With Claudio’s permission I will reply to your latest message (and also take the opportunity to make some further remarks).
I took Claudio to be proposing an interpretation of the HP program different from yours, one that’s an explicit multiverse program. No? If not, then I guess we return to the place where I still don’t quite grasp what the HPer is up to. The universer is studying V. The HPer is studying …
And indeed in the HP we have a “single-universe view” (the “ideal V”) which is analysed via a multiverse construct (the Hyperuniverse). It is a hybrid, and that may have caused confusion, for which I apologise. Another added ingredient is the consideration of “thickenings” in quotes, in addition to the lengthenings of the height potentialist. Both are reduced to the mathematical study of the Hyperuniverse (the reduction to the Hyperuniverse”, a bit more about that below).
… an ‘ideal V’? What is that?
The Hyperuniverse is also an ideal construct, it is defined within the ideal V. Conversely, truth in the ideal V is clarified through an analysis of its associated (ideal) Hyperuniverse. There is a dynamic interplay, a “dualism” as Claudio explained. There is no thick ontology for the ideal Hyperuniverse just as there is none for the ideal V.
The hyperuniverse is also ideal: the collection of ctms inside ‘ideal V’, right? What work is ‘ideal’ doing here? Why not just V and the collection of ctms in V?
1. I can acknowledge that a single-universe view (with no multiverse considerations) is the most obvious view for the foundations of Set Theory. But I don’t think it has better prospects than a multiverse view (or “hybrid” view as in the HP), since it has been quite obvious for a long time that independence is extensive in ST (Set Theory) and in my view this makes any single universe view that exceeds TR (Thin Realism) quite useless. What good is a single universe if we don’t know what form it takes and can only imagine a wide range of possibilities for that form?

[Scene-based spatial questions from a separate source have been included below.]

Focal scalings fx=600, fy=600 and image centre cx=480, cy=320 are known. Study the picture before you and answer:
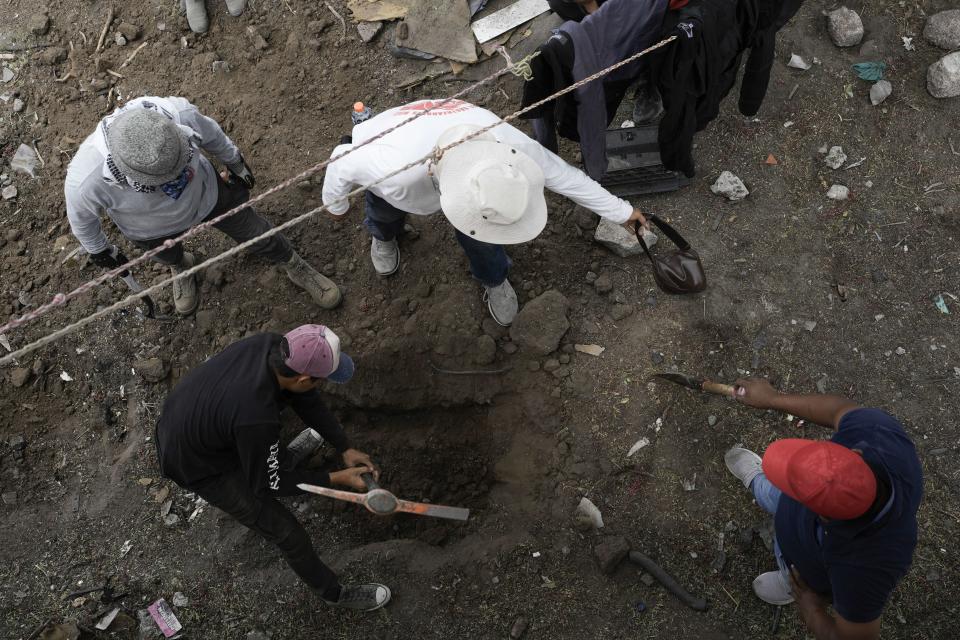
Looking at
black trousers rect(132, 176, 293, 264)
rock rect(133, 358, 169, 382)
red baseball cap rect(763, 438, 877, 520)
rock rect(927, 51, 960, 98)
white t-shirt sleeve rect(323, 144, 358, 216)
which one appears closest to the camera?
red baseball cap rect(763, 438, 877, 520)

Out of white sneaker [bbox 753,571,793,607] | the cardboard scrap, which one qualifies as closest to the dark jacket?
white sneaker [bbox 753,571,793,607]

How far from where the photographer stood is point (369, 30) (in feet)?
15.6

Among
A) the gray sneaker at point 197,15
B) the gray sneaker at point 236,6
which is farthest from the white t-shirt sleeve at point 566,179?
the gray sneaker at point 197,15

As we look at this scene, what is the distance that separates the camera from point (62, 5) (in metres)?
5.12

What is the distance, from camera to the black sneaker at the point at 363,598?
10.5 ft

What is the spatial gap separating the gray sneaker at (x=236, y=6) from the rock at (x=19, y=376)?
10.4 feet

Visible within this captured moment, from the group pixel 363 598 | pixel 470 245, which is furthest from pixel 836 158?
pixel 363 598

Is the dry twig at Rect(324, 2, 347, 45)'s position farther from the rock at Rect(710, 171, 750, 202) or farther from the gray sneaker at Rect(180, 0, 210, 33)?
the rock at Rect(710, 171, 750, 202)

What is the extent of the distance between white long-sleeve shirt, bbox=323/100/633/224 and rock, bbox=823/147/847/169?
2020 mm

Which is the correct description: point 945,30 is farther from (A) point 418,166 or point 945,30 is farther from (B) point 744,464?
(A) point 418,166

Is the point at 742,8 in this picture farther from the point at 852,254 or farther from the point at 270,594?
the point at 270,594

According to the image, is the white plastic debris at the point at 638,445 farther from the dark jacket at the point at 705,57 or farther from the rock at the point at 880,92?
the rock at the point at 880,92

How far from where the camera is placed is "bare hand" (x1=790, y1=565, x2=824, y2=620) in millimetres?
2539

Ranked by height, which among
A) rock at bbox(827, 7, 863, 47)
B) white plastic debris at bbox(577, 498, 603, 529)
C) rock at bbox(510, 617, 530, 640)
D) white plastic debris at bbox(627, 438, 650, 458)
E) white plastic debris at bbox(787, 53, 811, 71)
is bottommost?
rock at bbox(510, 617, 530, 640)
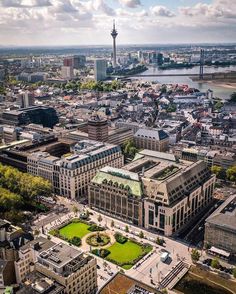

Sure, the ordinary universer has a long way to go in figuring out the features of V. But the aim remains a single theory of sets, which is the most natural way of satisfying the foundational goal. My point is just that this goal generates a methodological maxim I once called ‘Unifiy': go for one accepted theory of sets if at all possible. (It might turn out to be impossible, given other goals, but it doesn’t seem to me that that has happened yet.)
What Claudio and I established was that, on his understanding of the HP, the HP has embraced the methodological maxim of Unify — not in the universer’s way, in a different way — so I was ready to move on to the next question: how to understand the ontology of the HP.
As for the Thin Realist, she’s beholden to those extrinsic payoffs. Until they abound, she sticks to her simple universe understanding.
“HP identifies a core model-theoretic construct, that is, c.t.m., as the only constituent of multiverse [thin] ontology. Further, mathematical and logical, reasons for this choice have been explained at length by Sy, but I wish to recall that the main (and, to some extent, remarkable) fact is that we do not lose any information about set-theoretic truth by making this choice.”
I hope that this point has finally come across. Pen, Hugh and Harvey have each asked how I make the reduction to ctm’s and I can only ask them to please re-read what I have said about this at great length and through great effort in this exchange. The HP analyses Maximality through the study of certain very particular properties of ctm’s, but unlike what both Hugh and Harvey have tried to claim, it is much more than the study of ctm’s. The ctm’s are just the mathematical tool needed.
I realize this is frustrating for you, but what you’ve said so far about the ‘reduction to ctms’ hasn’t yet produced understanding (for me) or conviction (for Hugh or Harvey). I’m still stuck, as above, on figuring out where the ctms live, what makes everything ‘ideal’, and so on. They have other concerns.